Records supplied:

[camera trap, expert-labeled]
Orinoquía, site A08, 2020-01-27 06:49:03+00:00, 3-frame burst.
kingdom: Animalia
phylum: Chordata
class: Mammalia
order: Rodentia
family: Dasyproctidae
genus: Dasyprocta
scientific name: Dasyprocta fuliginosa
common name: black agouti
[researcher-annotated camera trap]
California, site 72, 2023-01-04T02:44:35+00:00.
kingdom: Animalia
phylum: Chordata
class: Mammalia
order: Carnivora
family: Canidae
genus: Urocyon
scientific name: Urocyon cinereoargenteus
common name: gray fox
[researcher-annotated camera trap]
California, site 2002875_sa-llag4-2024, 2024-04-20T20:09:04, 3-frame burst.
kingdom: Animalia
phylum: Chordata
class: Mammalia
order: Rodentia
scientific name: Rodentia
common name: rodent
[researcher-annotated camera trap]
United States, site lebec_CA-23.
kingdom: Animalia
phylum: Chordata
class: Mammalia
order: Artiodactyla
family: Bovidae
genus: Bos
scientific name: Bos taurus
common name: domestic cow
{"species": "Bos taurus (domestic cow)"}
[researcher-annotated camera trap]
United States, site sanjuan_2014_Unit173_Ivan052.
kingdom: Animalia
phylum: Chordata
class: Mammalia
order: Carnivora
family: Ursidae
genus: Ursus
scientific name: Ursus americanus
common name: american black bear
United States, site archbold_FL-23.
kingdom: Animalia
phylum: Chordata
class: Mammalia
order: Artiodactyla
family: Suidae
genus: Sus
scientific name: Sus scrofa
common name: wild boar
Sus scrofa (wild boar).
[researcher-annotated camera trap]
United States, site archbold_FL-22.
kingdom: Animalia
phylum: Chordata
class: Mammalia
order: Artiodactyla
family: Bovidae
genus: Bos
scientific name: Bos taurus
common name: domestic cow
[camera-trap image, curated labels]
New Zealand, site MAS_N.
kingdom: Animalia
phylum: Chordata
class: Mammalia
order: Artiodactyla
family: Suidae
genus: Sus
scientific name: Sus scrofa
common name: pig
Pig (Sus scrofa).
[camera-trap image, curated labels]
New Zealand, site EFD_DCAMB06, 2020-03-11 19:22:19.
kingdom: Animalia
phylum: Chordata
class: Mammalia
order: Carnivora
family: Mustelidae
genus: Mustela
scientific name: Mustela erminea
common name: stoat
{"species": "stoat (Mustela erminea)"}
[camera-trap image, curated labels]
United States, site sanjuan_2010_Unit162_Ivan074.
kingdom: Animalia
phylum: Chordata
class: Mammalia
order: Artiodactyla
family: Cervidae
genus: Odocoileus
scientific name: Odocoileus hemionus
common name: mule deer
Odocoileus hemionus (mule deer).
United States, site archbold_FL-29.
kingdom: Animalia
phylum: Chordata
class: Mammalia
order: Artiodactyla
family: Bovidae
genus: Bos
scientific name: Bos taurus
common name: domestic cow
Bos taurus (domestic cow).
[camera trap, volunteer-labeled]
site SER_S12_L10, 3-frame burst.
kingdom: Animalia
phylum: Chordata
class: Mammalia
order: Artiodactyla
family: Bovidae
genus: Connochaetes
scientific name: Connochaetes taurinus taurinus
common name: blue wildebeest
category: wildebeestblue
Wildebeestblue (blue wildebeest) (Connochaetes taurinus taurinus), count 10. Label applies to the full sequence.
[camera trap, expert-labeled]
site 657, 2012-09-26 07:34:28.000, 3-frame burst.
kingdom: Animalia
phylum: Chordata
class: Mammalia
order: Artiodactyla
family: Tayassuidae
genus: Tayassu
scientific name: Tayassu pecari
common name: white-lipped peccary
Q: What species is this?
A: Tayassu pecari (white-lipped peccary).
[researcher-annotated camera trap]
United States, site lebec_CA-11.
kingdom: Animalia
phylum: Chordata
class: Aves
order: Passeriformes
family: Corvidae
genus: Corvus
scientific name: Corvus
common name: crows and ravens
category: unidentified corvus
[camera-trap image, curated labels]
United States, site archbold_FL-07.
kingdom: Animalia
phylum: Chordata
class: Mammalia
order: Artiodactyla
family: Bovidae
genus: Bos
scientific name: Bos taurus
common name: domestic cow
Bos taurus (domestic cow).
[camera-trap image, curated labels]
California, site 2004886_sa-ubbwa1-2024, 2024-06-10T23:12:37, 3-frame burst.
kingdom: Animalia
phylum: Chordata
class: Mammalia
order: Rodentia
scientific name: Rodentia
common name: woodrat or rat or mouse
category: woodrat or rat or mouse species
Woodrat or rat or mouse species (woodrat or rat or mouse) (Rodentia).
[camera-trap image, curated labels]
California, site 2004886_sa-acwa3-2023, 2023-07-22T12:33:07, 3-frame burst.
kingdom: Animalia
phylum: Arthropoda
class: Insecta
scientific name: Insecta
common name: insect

What the task requires: Nothing in the records should change when you repeat them all.

Answer space:
[camera trap, expert-labeled]
Orinoquía, site A08, 2020-01-27 06:49:03+00:00, 3-frame burst.
kingdom: Animalia
phylum: Chordata
class: Mammalia
order: Rodentia
family: Dasyproctidae
genus: Dasyprocta
scientific name: Dasyprocta fuliginosa
common name: black agouti
[researcher-annotated camera trap]
California, site 72, 2023-01-04T02:44:35+00:00.
kingdom: Animalia
phylum: Chordata
class: Mammalia
order: Carnivora
family: Canidae
genus: Urocyon
scientific name: Urocyon cinereoargenteus
common name: gray fox
[researcher-annotated camera trap]
California, site 2002875_sa-llag4-2024, 2024-04-20T20:09:04, 3-frame burst.
kingdom: Animalia
phylum: Chordata
class: Mammalia
order: Rodentia
scientific name: Rodentia
common name: rodent
[researcher-annotated camera trap]
United States, site lebec_CA-23.
kingdom: Animalia
phylum: Chordata
class: Mammalia
order: Artiodactyla
family: Bovidae
genus: Bos
scientific name: Bos taurus
common name: domestic cow
{"species": "Bos taurus (domestic cow)"}
[researcher-annotated camera trap]
United States, site sanjuan_2014_Unit173_Ivan052.
kingdom: Animalia
phylum: Chordata
class: Mammalia
order: Carnivora
family: Ursidae
genus: Ursus
scientific name: Ursus americanus
common name: american black bear
United States, site archbold_FL-23.
kingdom: Animalia
phylum: Chordata
class: Mammalia
order: Artiodactyla
family: Suidae
genus: Sus
scientific name: Sus scrofa
common name: wild boar
Sus scrofa (wild boar).
[researcher-annotated camera trap]
United States, site archbold_FL-22.
kingdom: Animalia
phylum: Chordata
class: Mammalia
order: Artiodactyla
family: Bovidae
genus: Bos
scientific name: Bos taurus
common name: domestic cow
[camera-trap image, curated labels]
New Zealand, site MAS_N.
kingdom: Animalia
phylum: Chordata
class: Mammalia
order: Artiodactyla
family: Suidae
genus: Sus
scientific name: Sus scrofa
common name: pig
Pig (Sus scrofa).
[camera-trap image, curated labels]
New Zealand, site EFD_DCAMB06, 2020-03-11 19:22:19.
kingdom: Animalia
phylum: Chordata
class: Mammalia
order: Carnivora
family: Mustelidae
genus: Mustela
scientific name: Mustela erminea
common name: stoat
{"species": "stoat (Mustela erminea)"}
[camera-trap image, curated labels]
United States, site sanjuan_2010_Unit162_Ivan074.
kingdom: Animalia
phylum: Chordata
class: Mammalia
order: Artiodactyla
family: Cervidae
genus: Odocoileus
scientific name: Odocoileus hemionus
common name: mule deer
Odocoileus hemionus (mule deer).
United States, site archbold_FL-29.
kingdom: Animalia
phylum: Chordata
class: Mammalia
order: Artiodactyla
family: Bovidae
genus: Bos
scientific name: Bos taurus
common name: domestic cow
Bos taurus (domestic cow).
[camera trap, volunteer-labeled]
site SER_S12_L10, 3-frame burst.
kingdom: Animalia
phylum: Chordata
class: Mammalia
order: Artiodactyla
family: Bovidae
genus: Connochaetes
scientific name: Connochaetes taurinus taurinus
common name: blue wildebeest
category: wildebeestblue
Wildebeestblue (blue wildebeest) (Connochaetes taurinus taurinus), count 10. Label applies to the full sequence.
[camera trap, expert-labeled]
site 657, 2012-09-26 07:34:28.000, 3-frame burst.
kingdom: Animalia
phylum: Chordata
class: Mammalia
order: Artiodactyla
family: Tayassuidae
genus: Tayassu
scientific name: Tayassu pecari
common name: white-lipped peccary
Q: What species is this?
A: Tayassu pecari (white-lipped peccary).
[researcher-annotated camera trap]
United States, site lebec_CA-11.
kingdom: Animalia
phylum: Chordata
class: Aves
order: Passeriformes
family: Corvidae
genus: Corvus
scientific name: Corvus
common name: crows and ravens
category: unidentified corvus
[camera-trap image, curated labels]
United States, site archbold_FL-07.
kingdom: Animalia
phylum: Chordata
class: Mammalia
order: Artiodactyla
family: Bovidae
genus: Bos
scientific name: Bos taurus
common name: domestic cow
Bos taurus (domestic cow).
[camera-trap image, curated labels]
California, site 2004886_sa-ubbwa1-2024, 2024-06-10T23:12:37, 3-frame burst.
kingdom: Animalia
phylum: Chordata
class: Mammalia
order: Rodentia
scientific name: Rodentia
common name: woodrat or rat or mouse
category: woodrat or rat or mouse species
Woodrat or rat or mouse species (woodrat or rat or mouse) (Rodentia).
[camera-trap image, curated labels]
California, site 2004886_sa-acwa3-2023, 2023-07-22T12:33:07, 3-frame burst.
kingdom: Animalia
phylum: Arthropoda
class: Insecta
scientific name: Insecta
common name: insect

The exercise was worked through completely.